### LATIHAN SINGKAT A
Jawablah pertanyaan berikut berdasarkan berita putusan MK.
(i) Siapa saja yang mengajukan perkara tersebut?
(ii) Berapa nomor perkaranya?
(iii) Hakim konstitusi siapa yang menyampaikan pertimbangan hukum?
### LATIHAN SINGKAT B
Salin persis semua baris dalam catatan, mulai dari baris yang memuat "Can you tell" sampai baris yang memuat "1.14 meters", termasuk kedua baris itu.

### TEKS KUTIPAN
+ + + +
JAKARTA – Mahkamah Konstitusi (MK) telah memutus perkara permohonan pengujian materi Pasal 482 ayat (1) Undang-Undang Nomor 7 Tahun 2017 tentang Pemilihan Umum (UU Pemilu) terkait aturan batas waktu penyelesaian tindak pidana pemilu dengan hasil putusan tidak dapat diterima.
Sidang pengucapan putusan itu dilaksakan pada pada Rabu
(16/10/2024) di Ruang Sidang MK. Perkara Nomor 117/PUU-XXII/2024 itu,
diajukan oleh Indra Wiliams Liempepas (Pemohon I) dan Christovel Liempepas
(Pemohon II).
Keduanya merupakan terdakwa kasus tindak pidana pemilu
yang juga calon anggota legislatif (caleg) terpilih periode 2024 – 2029.
“Menolak permohonan Pemohon untuk seluruhnya,”
ujar Ketua MK Suhartoyo dengan didampingi delapan hakim konstitusi
lainnya pada sidang pengucapan putusan, Rabu (16/10/2024).
Berdasarkan informasi dari keterangan tertulis www.mkri.id,
dalam pertimbangan hukum yang disampaikan oleh Hakim Konstitusi Arief Hidayat
menyampaikan, norma yang diajukan untuk diuji oleh para Pemohon adalah Pasal
482 ayat (1) UU 7/2017.
Pemohon menilai dengan diberlakukannya Pasal 482 ayat (1)
UU 7/2017 yang dianggap tidak jelas tersebut, menimbulkan multitafsir sehingga
berpotensi digunakan untuk kepentingan golongan tertentu.
+ + + +
### DAFTAR DATA

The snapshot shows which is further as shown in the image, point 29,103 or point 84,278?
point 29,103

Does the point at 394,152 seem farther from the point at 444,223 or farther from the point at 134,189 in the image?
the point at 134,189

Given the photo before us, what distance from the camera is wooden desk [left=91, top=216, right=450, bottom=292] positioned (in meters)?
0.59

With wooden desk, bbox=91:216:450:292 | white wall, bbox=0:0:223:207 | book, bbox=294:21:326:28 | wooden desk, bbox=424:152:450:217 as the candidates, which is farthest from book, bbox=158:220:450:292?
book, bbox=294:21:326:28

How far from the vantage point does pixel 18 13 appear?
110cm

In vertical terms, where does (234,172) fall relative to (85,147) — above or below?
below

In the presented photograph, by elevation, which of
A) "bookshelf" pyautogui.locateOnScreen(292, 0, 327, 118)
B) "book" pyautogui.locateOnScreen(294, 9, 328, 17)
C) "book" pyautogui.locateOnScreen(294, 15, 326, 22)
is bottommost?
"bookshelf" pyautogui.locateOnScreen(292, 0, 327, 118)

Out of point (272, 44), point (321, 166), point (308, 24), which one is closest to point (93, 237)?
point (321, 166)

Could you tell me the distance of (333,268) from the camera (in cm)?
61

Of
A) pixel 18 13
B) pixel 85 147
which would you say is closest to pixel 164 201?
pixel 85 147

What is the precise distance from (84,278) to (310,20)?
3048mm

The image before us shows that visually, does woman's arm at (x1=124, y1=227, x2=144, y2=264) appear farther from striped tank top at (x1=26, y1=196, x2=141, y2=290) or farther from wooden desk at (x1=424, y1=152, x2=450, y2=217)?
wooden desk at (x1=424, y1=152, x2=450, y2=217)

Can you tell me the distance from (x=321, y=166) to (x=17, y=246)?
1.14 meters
+ + + +
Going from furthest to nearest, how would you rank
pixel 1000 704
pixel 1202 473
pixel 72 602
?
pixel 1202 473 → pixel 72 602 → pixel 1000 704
+ + + +
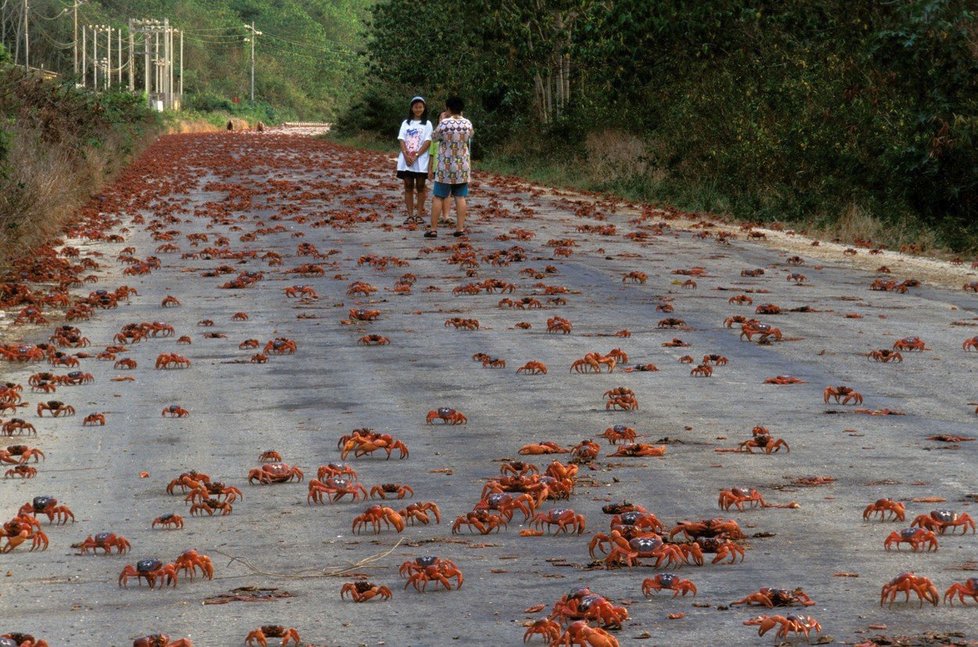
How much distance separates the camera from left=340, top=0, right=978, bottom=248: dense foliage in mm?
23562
+ + + +
### JAWABAN BENAR A
(i) Indra Wiliams Liempepas (Pemohon I) dan Christovel Liempepas (Pemohon II)
(ii) 117/PUU-XXII/2024
(iii) Arief Hidayat

### JAWABAN BENAR B
Can you tell me the distance from (x=321, y=166) to (x=17, y=246)?
1.14 meters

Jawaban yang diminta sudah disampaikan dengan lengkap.